« Les quartiers populaires ne sont pas des déserts politiques »

Ulysse Rabaté, chercheur en science politique de l’Université Paris 8 Vincennes-Saint Denis, retrace dans son ouvrage Streetologie la culture de vie des quartiers populaires comme moteur à pratiques politiques.

Léa Lebastard  • 19 avril 2024 abonné·es
« Les quartiers populaires ne sont pas des déserts politiques »
Une photo de l'artiste Vince, dont le travail est utilisé pour illustrer Streetologie.
© Vince

Spécialiste des formes d’engagement politique au sein des classes populaires, Ulysse Rabaté tente de comprendre la culture politique des quartiers populaires en analysant les modes de vie de la street (la rue). En passant par l’analyse de leurs mobilisations, de la gauche, des textes de rap et même des Kanak en Nouvelle-Calédonie. Entretien, à l'occasion de la sortie de Streetologie. Savoirs de la rue et culture politique aux Éditions du commun.

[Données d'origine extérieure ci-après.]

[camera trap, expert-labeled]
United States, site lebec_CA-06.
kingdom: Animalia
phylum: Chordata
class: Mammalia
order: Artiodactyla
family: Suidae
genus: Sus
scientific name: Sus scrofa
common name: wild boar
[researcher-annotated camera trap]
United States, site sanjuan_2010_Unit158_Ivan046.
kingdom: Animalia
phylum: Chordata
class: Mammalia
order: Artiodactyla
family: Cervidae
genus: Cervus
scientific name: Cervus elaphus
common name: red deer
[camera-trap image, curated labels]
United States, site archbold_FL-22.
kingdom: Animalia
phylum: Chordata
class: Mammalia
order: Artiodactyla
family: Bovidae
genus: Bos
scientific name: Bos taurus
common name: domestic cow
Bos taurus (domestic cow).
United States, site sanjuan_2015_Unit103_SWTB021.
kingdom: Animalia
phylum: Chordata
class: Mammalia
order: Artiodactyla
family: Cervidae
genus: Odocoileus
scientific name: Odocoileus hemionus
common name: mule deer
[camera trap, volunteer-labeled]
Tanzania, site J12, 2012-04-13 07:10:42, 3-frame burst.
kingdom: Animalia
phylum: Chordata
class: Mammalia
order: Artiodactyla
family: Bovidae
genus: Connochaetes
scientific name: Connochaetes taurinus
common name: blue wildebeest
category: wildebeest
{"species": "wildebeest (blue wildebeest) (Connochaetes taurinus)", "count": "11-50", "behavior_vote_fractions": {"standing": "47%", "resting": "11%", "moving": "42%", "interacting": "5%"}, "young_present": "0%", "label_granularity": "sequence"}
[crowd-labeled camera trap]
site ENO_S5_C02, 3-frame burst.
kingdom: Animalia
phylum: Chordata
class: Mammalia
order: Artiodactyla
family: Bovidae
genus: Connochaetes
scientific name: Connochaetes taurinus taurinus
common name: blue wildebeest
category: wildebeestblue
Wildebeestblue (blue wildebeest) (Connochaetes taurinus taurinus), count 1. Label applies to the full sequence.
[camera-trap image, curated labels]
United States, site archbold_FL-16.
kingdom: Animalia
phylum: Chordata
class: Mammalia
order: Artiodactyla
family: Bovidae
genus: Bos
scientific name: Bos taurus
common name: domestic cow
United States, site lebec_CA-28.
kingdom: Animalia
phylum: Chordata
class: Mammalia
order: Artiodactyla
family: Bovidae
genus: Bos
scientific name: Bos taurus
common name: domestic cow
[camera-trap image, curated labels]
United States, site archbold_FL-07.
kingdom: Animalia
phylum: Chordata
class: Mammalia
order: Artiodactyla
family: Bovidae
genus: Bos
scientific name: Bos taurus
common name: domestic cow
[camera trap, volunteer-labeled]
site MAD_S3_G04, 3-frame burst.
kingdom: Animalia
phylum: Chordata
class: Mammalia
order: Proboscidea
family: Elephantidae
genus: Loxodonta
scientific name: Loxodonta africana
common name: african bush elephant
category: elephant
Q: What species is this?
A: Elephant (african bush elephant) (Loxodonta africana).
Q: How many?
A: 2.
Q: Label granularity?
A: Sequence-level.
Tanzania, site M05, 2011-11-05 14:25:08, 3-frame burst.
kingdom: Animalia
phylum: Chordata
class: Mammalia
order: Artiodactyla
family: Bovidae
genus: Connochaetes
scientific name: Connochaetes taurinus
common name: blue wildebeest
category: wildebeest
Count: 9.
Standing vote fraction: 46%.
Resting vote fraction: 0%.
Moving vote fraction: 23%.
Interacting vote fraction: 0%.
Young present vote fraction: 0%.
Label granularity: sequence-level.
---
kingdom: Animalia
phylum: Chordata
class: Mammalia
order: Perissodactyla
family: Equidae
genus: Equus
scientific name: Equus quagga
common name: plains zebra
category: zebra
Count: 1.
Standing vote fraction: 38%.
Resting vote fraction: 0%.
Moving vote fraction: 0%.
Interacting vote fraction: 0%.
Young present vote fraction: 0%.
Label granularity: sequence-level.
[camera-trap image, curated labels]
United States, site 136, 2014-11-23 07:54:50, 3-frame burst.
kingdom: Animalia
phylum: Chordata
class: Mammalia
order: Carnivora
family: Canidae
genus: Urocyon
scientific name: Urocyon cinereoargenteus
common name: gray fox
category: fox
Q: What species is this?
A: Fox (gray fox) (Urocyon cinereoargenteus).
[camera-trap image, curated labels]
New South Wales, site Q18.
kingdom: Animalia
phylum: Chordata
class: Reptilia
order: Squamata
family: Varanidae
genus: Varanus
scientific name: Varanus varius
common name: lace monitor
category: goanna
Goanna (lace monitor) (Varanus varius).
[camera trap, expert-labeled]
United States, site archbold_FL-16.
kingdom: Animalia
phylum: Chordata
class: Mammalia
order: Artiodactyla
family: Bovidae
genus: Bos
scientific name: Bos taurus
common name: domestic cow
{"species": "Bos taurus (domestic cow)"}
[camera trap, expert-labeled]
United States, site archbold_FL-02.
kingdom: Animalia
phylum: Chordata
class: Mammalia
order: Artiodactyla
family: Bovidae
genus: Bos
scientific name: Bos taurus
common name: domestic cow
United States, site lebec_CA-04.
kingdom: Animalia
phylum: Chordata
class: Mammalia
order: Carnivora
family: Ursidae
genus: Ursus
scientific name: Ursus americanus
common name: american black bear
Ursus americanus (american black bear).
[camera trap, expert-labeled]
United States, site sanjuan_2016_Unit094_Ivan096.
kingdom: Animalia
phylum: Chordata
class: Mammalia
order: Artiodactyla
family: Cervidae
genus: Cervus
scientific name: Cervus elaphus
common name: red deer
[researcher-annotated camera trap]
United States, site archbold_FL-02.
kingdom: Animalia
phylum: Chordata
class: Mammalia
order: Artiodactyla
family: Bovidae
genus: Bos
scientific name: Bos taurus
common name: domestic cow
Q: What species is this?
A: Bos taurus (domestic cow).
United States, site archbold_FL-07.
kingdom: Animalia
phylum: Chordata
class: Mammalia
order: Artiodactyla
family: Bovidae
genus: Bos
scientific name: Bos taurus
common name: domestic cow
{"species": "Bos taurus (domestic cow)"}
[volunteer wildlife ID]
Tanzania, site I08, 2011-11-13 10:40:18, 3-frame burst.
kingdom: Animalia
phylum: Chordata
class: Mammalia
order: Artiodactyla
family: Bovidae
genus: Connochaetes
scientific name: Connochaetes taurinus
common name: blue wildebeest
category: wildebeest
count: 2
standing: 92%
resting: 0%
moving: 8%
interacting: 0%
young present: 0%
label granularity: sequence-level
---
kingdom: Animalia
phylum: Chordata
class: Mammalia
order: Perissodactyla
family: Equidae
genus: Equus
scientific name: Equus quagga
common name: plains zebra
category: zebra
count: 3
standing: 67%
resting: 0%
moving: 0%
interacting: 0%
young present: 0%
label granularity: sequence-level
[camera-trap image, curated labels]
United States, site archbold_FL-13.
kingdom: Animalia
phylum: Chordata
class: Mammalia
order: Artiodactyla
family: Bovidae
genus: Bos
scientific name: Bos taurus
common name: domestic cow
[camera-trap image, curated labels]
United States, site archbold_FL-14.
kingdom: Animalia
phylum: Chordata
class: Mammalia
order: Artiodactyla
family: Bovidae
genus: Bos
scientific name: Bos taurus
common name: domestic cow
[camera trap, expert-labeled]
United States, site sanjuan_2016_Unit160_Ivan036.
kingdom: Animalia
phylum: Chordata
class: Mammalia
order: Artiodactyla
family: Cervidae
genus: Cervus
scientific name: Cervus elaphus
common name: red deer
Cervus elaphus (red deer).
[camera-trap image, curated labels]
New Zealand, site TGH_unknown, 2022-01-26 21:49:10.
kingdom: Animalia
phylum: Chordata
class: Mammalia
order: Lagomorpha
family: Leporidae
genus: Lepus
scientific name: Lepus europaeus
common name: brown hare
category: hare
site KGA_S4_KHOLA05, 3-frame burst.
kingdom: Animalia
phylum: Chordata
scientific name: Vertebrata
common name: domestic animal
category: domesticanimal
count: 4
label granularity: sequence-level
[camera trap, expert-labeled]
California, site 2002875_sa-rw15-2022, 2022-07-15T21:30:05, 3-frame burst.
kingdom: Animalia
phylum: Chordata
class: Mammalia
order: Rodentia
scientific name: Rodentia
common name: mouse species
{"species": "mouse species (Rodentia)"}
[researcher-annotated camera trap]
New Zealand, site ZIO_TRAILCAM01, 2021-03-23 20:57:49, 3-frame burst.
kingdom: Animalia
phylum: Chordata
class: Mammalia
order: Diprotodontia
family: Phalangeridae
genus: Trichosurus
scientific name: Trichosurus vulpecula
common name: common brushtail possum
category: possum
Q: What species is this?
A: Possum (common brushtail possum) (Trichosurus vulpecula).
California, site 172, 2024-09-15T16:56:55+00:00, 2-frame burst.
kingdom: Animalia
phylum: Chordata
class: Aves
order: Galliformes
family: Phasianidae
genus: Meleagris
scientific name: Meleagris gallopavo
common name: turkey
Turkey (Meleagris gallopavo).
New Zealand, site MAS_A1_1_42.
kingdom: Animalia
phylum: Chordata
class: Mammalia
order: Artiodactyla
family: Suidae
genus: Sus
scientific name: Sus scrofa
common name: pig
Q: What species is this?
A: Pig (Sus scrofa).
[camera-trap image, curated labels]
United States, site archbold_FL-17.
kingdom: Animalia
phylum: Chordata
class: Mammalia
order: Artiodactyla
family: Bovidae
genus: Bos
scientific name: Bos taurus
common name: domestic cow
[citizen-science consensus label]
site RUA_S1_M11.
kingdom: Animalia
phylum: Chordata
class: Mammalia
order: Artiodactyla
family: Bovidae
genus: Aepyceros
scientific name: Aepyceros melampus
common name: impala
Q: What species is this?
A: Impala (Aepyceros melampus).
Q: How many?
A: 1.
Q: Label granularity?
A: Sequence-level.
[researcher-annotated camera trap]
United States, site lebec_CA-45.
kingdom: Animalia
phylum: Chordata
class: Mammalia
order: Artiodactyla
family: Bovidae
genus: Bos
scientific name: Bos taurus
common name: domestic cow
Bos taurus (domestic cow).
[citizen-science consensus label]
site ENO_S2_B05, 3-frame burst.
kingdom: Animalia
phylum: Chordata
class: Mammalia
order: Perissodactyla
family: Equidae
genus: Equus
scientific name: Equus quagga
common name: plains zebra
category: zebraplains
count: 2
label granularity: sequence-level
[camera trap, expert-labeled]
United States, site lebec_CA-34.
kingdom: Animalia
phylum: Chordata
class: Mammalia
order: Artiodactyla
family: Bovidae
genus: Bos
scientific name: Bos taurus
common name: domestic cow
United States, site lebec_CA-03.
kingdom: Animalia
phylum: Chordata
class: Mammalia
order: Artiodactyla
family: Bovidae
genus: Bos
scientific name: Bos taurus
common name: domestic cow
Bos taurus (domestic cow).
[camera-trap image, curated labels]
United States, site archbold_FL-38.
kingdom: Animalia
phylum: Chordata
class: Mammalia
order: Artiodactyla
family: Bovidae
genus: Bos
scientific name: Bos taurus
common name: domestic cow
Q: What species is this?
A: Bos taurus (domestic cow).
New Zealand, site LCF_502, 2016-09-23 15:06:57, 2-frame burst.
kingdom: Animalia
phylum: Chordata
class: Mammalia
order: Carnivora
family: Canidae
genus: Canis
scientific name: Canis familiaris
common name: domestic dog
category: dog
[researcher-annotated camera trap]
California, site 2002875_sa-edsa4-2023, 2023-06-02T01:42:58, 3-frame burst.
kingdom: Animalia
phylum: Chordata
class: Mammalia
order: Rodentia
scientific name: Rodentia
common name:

En quelques mots, qu’est-ce que la "streetologie" ?

"Je voulais apporter une analyse du lien que les quartiers populaires ont à la pratique politique." (Photo : Karim Chula.)

Ulysse Rabaté : C’est un concept qui n’a jamais été utilisé en France, en tout cas pas sous cette forme. Ce livre fait une incursion dans la sociologie politique française, mettant en valeur un ensemble de savoirs formés et composés dans la rue. La streetologie (1) peut se définir comme un ensemble de compétences et de savoirs constitués dans l’univers social des quartiers populaires. La sociologie des quartiers a pu déjà mettre en lumière certains codes de ces quartiers. Je voulais apporter une analyse du lien que les quartiers populaires ont à la pratique politique. Au final, ce sont toutes les interactions bien plus nombreuses qu’on ne le croit entre ces savoirs, ces compétences et ce qu’on peut appeler une pratique politique.

Vous reprenez l’expression de « rendez-vous manqué » entre la gauche et les quartiers populaires, comment peut-on expliquer ce rapport conflictuel entre les deux ?

Je discute cette expression très répandue en France et la conteste un peu. Elle donne l’impression de clore le rapport entre la gauche et les quartiers. Or en observant la réalité et en la vivant, il est plus pertinent de parler de relation conflictuelle que d’un « rendez-vous manqué ». Cela suppose que nous arrivons après la bataille, mais celle-ci est permanente et bien moins linéaire que ce discours. Ce qui est intéressant ce sont les allers-retours en termes d’affection et d’affinité entre la gauche et les quartiers populaires. Il y a des moments de retour et de rencontre entre le discours de gauche et les mobilisations des quartiers populaires, comme à la dernière élection présidentielle.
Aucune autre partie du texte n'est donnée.